Text section =
** Begin **
The variety of products sold by the Company makes it difficult to determine with
certainty the increases or decreases in sales resulting from changes in physical
volume of products sold and selling prices. Management estimates that the 3.0%
increase in sales is comprised of the following: currency, -4.6%; volume, 9.1%;
price/mix, -1.8%; acquisitions 1.5% and divestitures -1.2%.
Cost of Sales. Gross profit as a percent of sales was 25.6% as compared with
23.9% for the comparable 1996 period. Improvement in gross margins were evident
in each segment and in each geographic region. Significant volume increases
augmented by manufacturing efficiencies and controlled spending levels were the
main reasons for improvement.
Selling, administrative and general expenses. Such expenses as a percentage of
sales were 17.2% in the third quarter of 1997 and 16.5% in the 1996 period. The
increase was primarily driven by an additional provision for incentive bonuses
made in the 1997 quarter.
** End **
Set task 1 =
In the financial report excerpt, what was gross profit as a percent of sales for the comparable 1996 period?
Set task 2 =
List each component that management estimates makes up the 3.0% increase in sales in the financial report excerpt, along with its percentage.
The data that follow come from a different source than the financial report excerpt.

Stored data =
** Begin **
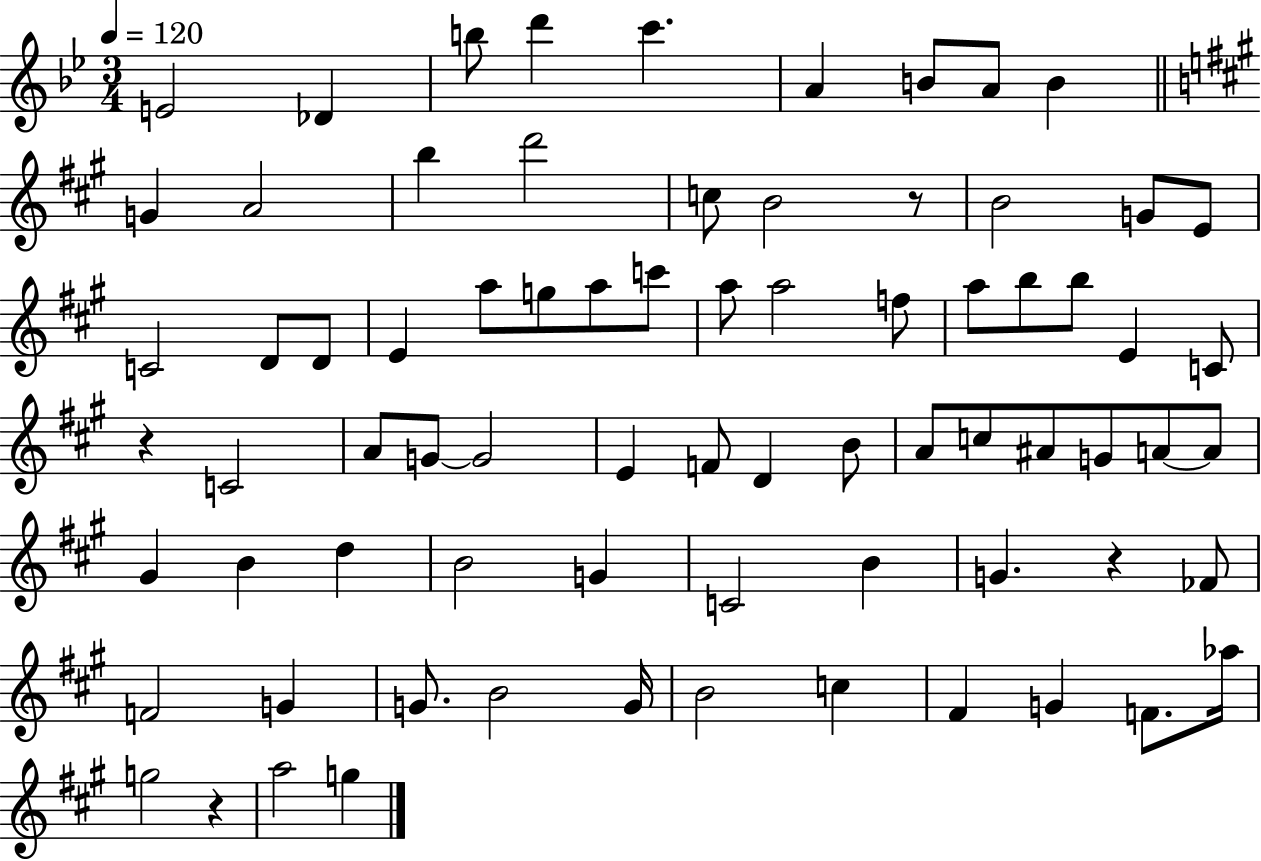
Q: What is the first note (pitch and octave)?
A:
** End **
Worked solution 1 =
23.9%

Worked solution 2 =
Currency, -4.6%; volume, 9.1%; price/mix, -1.8%; acquisitions, 1.5%; divestitures, -1.2%.